|
BS: Do you think we'll ever have
one, unified format for games? With movies, there's not just the set
kind of conventions of time limit, but there's also...
you use this kind of projector, this kind of film stock, and you have
16:9. It's all set. It's a standard format. But in games, it can be
anything. Like when you make a mobile game, you have to make 10 different
versions, because all of the screen sizes are different. Or when you
make a game like this, you still have to be able to play it on
standard definition as well as HD.
Do you think it will ever unify? Like, a game format...just the conventions
of how it's presented.
TM: I don't think so. Some game platforms
are 16:9, but some platforms like the Nintendo DS are 4:3 dual screens,
and touch games and things. And they've got the momentum. So I think
the mainstream is like that, but the other one exists all the time.
I think even arcade games present a format.
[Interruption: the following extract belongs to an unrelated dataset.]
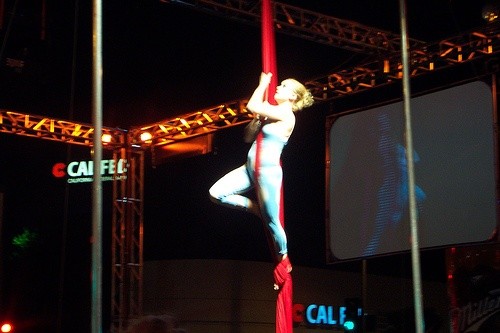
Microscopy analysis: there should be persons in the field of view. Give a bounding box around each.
[208,72,313,291]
I started my career from
the arcade side, so my concept is always... I don't care about the format,
so whatever's here and new is the experience.
BS: Unfortunately, you don't have
as much freedom as in the arcade days to redesign the format each time,
because with consoles, you have limited choices. You can do 360, PS3,
DS and PSP... they all have certain conventions. Do you think there's
any way to flip that and create a new type of paradigm? Say, with the
PSP, some games have you play it vertically. Something like that, can
that be done in the console space?
CN: I think you're toying with that
with the Trance Vibrator, right? Using a function of the system in a
way that probably has never been done before, and may never be
done again, actually.
TM: Yeah. I think so. We need platforms
now. Last generation, like PS2 and Dreamcast, we had only three. But
now, I don't know how many there are. PSP, DS, mobile phone, PC... you
know. I think we have many devices in our life, and I think that the
game-free format... I think the next era, whoever has the big hardware,
anyway, on a screen or not, we're always having some data. I don't know.
Inside the body?
BS: Do you think it will always
be attached to us somehow? Will we always have some form of entertainment
with us?
TM: Not only entertainment, but we
have a lot of data, anyway. Then we can connect. The next, next era,
we may not have the hard disc anymore, because somewhere there are huge
hard drives, and they just connect.
BS: Speaking of
the arcade era, wanting to make mass-market games too, have you finally
played the new Sega Rally?
TM: No.
BS: You
hadn't last time. You still haven't?
TM: Yeah. I just watched.
BS: I was just wondering if you
felt any connection. If you played it, would you be like, "I could've
done this better!" or something like that?
TM: No. (laughs) What was it, 15 years
ago?
BS: Yeah. I know. But there's still
some connection. It's kind of like your baby.